Yeniden Refah Partisi Genel Başkan Yardımcısı Suat Kılıç, partisinin Haftalık Olağan MYK Toplantısı sonrası yaptığı açıklamada, “2028 yılında yapılacak bir seçim için bugünden ittifak açıklaması yapmak mümkün değil ama Yeniden Refah Partisi olarak, Cumhur İttifakı ve CHP’nin başını çektiği ittifaklar karşısında bir üçüncü yolu, bir yeni alternatifi topluma sunabilmek adına siyasi partilerle görüşmelerimize devam ediyoruz. Dirsek temaslarımız devam ediyor. Deyim yerindeyse istikşafı görüşmelere devam ediliyor. Olası bir seçimde Yeniden Refah Partisinin de olduğu bir üçüncü yol ittifakı Türkiye için alternatif olacaktır diye düşünüyorum.” dedi.
Yeniden Refah Partisi Genel Başkan Yardımcısı Suat Kılıç, Genel Başkan Dr. Fatih Erbakan başkanlığında gerçekleştirilen MYK toplantısının ardından gündeme dair açıklamalarda bulundu.

» **Verilenler**:
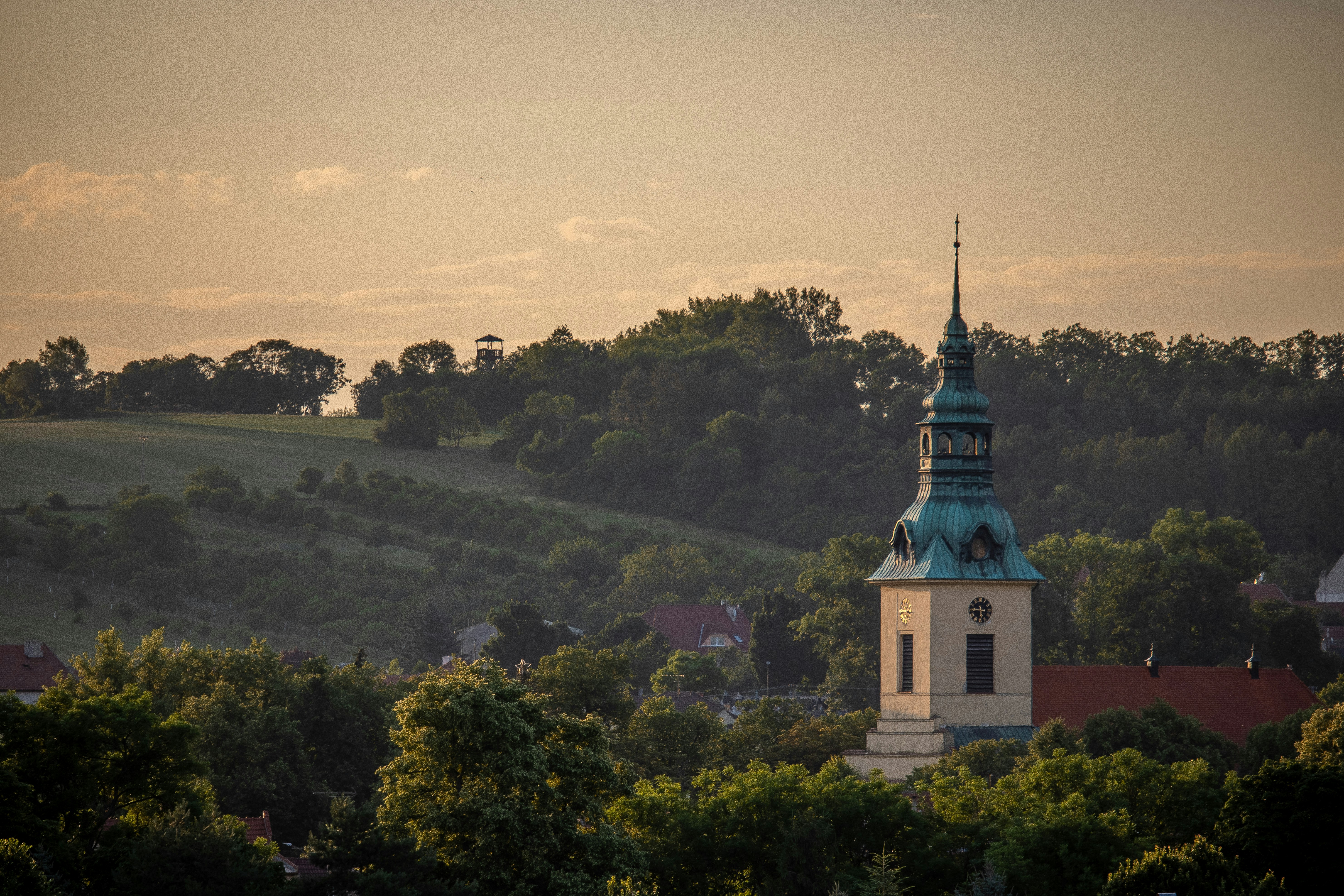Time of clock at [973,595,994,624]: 5:45
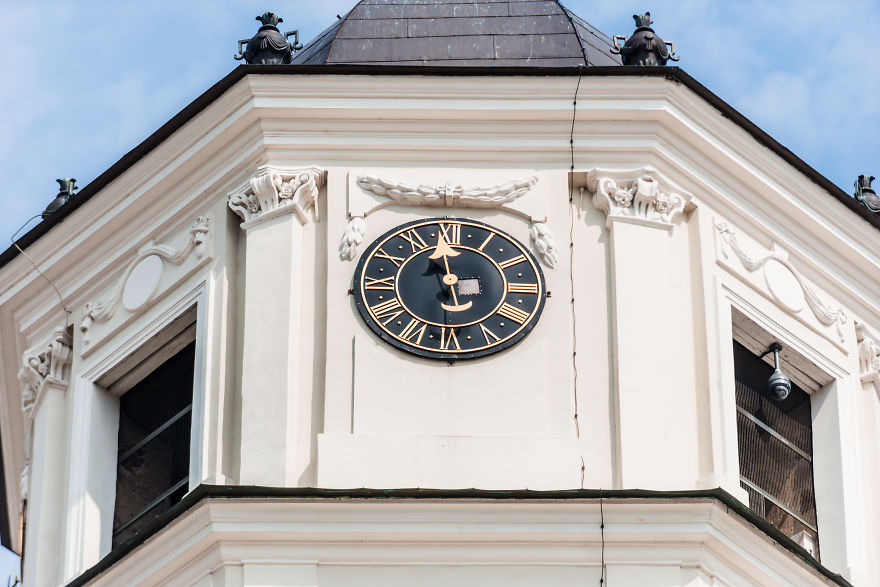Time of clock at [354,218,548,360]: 10:58
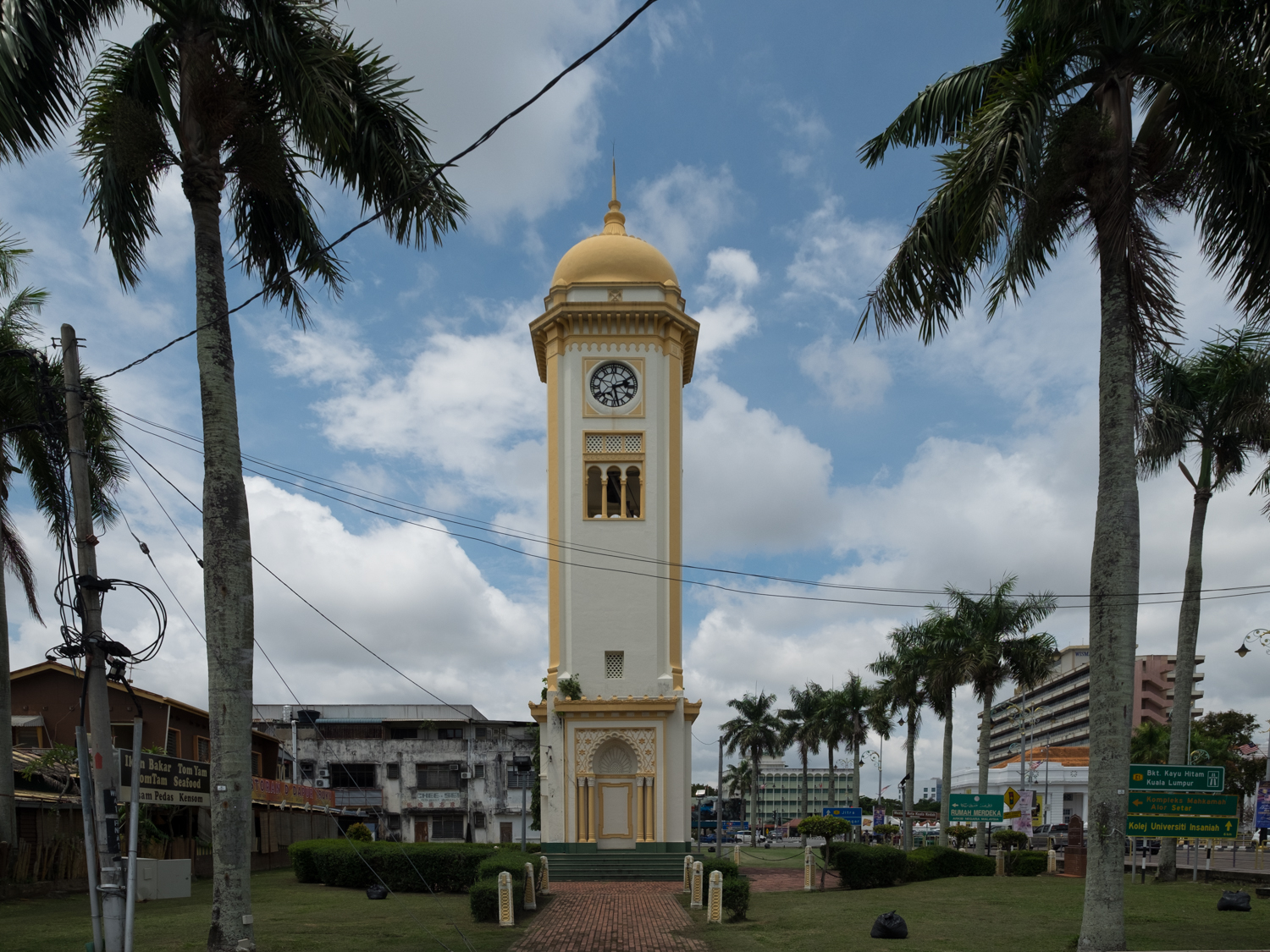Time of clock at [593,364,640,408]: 2:27
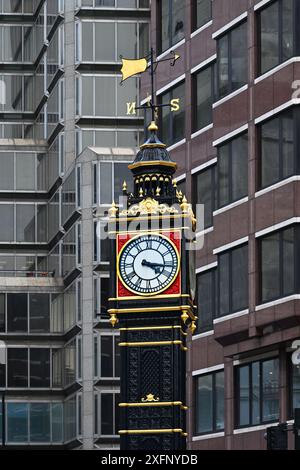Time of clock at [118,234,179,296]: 4:16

» **İstenen**:
Alıntı metni iki cümleyle özetleyin. Malzemenin bu çalışmada hiçbir rolü yoktur.

» **Çözüm**:
Yeniden Refah Partisi Genel Başkan Yardımcısı Suat Kılıç, Genel Başkan Dr. Fatih Erbakan başkanlığında yapılan MYK toplantısının ardından bir açıklama yaptı. Kılıç, 2028 seçimi için bugünden ittifak açıklamasının mümkün olmadığını, ancak Cumhur İttifakı ve CHP'nin başını çektiği ittifaklar karşısında üçüncü bir yol sunmak için siyasi partilerle görüşmelerin sürdüğünü ve böyle bir ittifakın Türkiye için alternatif olacağını düşündüğünü söyledi.